I read an online comic some of you are familiar with called Penny Arcade. I love their stuff and am a fan. I have prints of some of their comics on my wall. The artist for the comic got into some hot water when he had a discussion about a game that basically teaches women how to masturbate. The discussion was that the game was intellectually bigoted against those of the transgendered community because it is marketed as a game for women and some transgendered consider themselves women without the corresponding anatomy. The artist felt that this was not the case because people with vaginas are generally women. The man was called cis male garbage and even had someone threaten to kill him. He eventually apologized for his role in all that transpired and had some great conversations with some other people that really opened his eyes to some greater truths. Which is partially what I am endeavoring to do here.

In other news, I read an article this morning about a transgendered member who is in nursing school who has been threatened with expulsion for using the women's restroom. This is being labeled as intolerance by the person who wrote the article. Now the assertion of the article expresses that she can no longer use the bathroom that is in the building she takes classes in. Instead she must use a restroom on the other side of campus in the admin building that resembles a janitorial bathroom.

These are two examples that have come into my consciousness that I have trouble with. At heart I believe the definition of sexuality can be broadened to include all. But it is a much harder prospect to change our definitions of gender. Sure the campus could put unisex bathrooms and the game company could make a masturbatory game for all people but I think the problem can be solved at a deeper level.

Like I said sexuality is a definition that can be broadened but I believe terms like male and female are too broad. Saying something is male in our society carries so much more than just having a dick.

The game in question probably has some ambiguous title like women's sensuality trainer when this would be better to just call it what it is. Twat whacker trainer or Pussy fingering guide. It would be still exclusionary but those who identify as female, without vaginas would know that it isn't for them.

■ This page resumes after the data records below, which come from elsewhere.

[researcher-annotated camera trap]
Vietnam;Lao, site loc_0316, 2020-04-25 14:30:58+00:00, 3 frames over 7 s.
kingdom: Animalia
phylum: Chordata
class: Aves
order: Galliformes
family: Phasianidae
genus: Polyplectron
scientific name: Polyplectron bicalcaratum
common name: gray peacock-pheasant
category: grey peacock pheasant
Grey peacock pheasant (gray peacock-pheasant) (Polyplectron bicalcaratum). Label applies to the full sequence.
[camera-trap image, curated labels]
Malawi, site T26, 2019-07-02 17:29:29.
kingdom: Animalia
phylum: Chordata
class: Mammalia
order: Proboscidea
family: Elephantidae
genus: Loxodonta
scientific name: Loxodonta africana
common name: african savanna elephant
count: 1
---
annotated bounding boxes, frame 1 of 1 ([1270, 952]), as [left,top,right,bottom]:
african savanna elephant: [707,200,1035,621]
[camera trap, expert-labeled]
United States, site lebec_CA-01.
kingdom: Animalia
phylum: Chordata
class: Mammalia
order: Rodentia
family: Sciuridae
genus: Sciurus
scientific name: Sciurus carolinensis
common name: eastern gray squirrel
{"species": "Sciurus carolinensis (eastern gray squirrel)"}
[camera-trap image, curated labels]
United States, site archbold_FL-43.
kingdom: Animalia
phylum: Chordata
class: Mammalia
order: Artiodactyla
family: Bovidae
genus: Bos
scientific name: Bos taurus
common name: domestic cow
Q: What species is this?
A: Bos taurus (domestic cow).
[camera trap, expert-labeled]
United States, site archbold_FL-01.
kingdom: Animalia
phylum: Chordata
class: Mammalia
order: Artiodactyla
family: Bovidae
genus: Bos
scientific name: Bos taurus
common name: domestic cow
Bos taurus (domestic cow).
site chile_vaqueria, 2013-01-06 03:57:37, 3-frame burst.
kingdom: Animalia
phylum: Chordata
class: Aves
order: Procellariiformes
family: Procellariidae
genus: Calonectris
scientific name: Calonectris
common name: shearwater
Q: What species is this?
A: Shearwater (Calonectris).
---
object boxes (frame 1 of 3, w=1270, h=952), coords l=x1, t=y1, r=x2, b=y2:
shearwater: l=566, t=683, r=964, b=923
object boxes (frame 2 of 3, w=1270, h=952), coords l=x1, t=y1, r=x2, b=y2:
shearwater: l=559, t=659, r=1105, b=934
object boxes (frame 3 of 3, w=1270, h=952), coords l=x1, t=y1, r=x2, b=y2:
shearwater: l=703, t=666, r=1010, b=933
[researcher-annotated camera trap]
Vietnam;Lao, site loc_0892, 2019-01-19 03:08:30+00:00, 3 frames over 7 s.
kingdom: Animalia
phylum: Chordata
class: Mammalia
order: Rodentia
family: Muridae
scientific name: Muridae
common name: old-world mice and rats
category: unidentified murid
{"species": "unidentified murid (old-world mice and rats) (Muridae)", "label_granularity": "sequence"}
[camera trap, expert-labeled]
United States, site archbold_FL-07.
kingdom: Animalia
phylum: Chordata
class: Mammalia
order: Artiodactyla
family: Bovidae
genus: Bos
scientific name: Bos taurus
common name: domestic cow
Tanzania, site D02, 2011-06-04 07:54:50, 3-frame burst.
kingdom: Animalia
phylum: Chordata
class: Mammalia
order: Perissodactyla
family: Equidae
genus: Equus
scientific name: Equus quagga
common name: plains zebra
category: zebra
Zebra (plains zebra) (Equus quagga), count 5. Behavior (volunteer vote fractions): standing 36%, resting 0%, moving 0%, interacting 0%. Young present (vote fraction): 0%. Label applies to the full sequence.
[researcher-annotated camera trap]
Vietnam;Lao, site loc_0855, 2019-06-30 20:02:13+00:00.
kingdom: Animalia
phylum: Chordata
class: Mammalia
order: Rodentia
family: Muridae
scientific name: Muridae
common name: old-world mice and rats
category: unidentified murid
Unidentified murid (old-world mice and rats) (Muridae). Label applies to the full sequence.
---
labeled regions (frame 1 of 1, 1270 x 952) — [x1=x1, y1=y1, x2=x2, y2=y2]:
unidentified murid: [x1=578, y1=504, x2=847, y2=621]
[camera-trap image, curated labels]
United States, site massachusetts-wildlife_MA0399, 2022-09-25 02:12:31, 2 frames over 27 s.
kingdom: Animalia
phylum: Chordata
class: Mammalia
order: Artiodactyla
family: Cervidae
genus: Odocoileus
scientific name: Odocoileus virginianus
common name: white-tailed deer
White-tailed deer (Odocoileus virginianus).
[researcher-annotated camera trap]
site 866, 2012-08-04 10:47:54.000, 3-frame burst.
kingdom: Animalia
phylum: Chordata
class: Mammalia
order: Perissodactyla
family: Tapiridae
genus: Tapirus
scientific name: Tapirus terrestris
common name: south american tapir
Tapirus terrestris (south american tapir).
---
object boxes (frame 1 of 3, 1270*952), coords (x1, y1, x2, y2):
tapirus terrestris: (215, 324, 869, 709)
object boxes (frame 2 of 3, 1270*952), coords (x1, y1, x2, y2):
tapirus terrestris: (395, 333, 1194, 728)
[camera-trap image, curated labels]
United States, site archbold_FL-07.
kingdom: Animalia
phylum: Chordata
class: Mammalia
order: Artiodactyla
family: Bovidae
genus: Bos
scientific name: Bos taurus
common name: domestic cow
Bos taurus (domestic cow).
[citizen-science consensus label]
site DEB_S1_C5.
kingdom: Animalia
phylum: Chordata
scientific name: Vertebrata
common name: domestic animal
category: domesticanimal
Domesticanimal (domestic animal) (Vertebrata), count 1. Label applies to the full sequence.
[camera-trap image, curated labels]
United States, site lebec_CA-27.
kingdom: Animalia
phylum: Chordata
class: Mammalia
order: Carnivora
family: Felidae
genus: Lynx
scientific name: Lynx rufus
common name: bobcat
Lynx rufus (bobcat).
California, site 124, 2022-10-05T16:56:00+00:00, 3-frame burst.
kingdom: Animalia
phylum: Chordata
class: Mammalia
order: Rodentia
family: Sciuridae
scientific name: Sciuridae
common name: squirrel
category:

Bathrooms are labeled male and female. So either have unisex bathrooms or label them for corresponding anatomy. This bathroom is for individuals with penises. That Bathroom is for individuals with vaginas. Or maybe people should just mind their own fucking business in the fucking bathroom and stop looking at what other people are doing in there. Honestly the quimstain that reported the transgendered woman in the bathroom is spending way to much time worried about other fucking peoples bathroom habits. It's a bathroom get in and get out, ya fucking vain ass bitch!

Specifics and generalities are what get us in trouble. When I am looking at a specific person I can treat them however they want. I am glad to call you whatever you want to be called. All my pronouns will correspond. Generalities are what get us in trouble. Referring to large groups never works. Stereotypes and grouping people together doesn't work. I put it to you that it never has.

When speaking in generalities your words need to be simpler. Individuals are complex. Mobs are simple.

If you need to soften the bathroom words for kids we can say innies and outties. There, you paranoid childish freaks.

Communication is everything and just bringing up this topic gives me some insight but I feel like this is only the beginning of the conversation and I really look forward to everything I am going to learn.